#### Data supplied
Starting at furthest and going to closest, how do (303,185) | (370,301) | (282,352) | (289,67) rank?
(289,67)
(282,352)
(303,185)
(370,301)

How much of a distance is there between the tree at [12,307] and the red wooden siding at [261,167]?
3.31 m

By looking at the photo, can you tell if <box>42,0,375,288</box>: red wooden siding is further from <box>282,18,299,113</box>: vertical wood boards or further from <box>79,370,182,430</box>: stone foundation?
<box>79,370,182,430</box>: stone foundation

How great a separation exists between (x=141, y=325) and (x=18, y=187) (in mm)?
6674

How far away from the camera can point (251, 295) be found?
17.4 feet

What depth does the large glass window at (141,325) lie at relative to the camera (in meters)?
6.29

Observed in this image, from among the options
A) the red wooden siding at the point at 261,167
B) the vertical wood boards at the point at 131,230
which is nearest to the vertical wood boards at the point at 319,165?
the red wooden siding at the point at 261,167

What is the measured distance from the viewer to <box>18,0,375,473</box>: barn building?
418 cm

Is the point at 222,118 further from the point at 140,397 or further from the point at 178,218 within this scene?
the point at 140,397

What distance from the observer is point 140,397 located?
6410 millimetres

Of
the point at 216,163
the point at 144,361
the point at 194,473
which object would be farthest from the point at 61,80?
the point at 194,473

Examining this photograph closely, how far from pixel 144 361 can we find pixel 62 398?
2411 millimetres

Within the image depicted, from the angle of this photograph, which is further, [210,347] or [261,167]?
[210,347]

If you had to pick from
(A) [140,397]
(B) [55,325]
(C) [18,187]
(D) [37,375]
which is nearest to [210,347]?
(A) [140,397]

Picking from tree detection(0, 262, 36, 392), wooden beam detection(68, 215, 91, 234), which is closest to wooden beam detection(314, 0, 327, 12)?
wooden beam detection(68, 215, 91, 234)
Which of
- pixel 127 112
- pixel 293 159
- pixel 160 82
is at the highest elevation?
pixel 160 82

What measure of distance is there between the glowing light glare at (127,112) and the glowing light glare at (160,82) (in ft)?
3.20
########
_Problem:_
Put every line of the material above into a numbered list, omitting the blank lines.

_Correct output:_
1. Starting at furthest and going to closest, how do (303,185) | (370,301) | (282,352) | (289,67) rank?
2. (289,67)
3. (282,352)
4. (303,185)
5. (370,301)
6. How much of a distance is there between the tree at [12,307] and the red wooden siding at [261,167]?
7. 3.31 m
8. By looking at the photo, can you tell if <box>42,0,375,288</box>: red wooden siding is further from <box>282,18,299,113</box>: vertical wood boards or further from <box>79,370,182,430</box>: stone foundation?
9. <box>79,370,182,430</box>: stone foundation
10. How great a separation exists between (x=141, y=325) and (x=18, y=187) (in mm)?
11. 6674
12. How far away from the camera can point (251, 295) be found?
13. 17.4 feet
14. What depth does the large glass window at (141,325) lie at relative to the camera (in meters)?
15. 6.29
16. Observed in this image, from among the options
17. A) the red wooden siding at the point at 261,167
18. B) the vertical wood boards at the point at 131,230
19. which is nearest to the vertical wood boards at the point at 319,165?
20. the red wooden siding at the point at 261,167
21. What is the measured distance from the viewer to <box>18,0,375,473</box>: barn building?
22. 418 cm
23. Is the point at 222,118 further from the point at 140,397 or further from the point at 178,218 within this scene?
24. the point at 140,397
25. What distance from the observer is point 140,397 located?
26. 6410 millimetres
27. Of
28. the point at 216,163
29. the point at 144,361
30. the point at 194,473
31. which object would be farthest from the point at 61,80?
32. the point at 194,473
33. Examining this photograph closely, how far from pixel 144 361 can we find pixel 62 398?
34. 2411 millimetres
35. Within the image depicted, from the angle of this photograph, which is further, [210,347] or [261,167]?
36. [210,347]
37. If you had to pick from
38. (A) [140,397]
39. (B) [55,325]
40. (C) [18,187]
41. (D) [37,375]
42. which is nearest to [210,347]?
43. (A) [140,397]
44. Picking from tree detection(0, 262, 36, 392), wooden beam detection(68, 215, 91, 234), which is closest to wooden beam detection(314, 0, 327, 12)?
45. wooden beam detection(68, 215, 91, 234)
46. Which of
47. - pixel 127 112
48. - pixel 293 159
49. - pixel 160 82
50. is at the highest elevation?
51. pixel 160 82
52. What measure of distance is there between the glowing light glare at (127,112) and the glowing light glare at (160,82) (in ft)?
53. 3.20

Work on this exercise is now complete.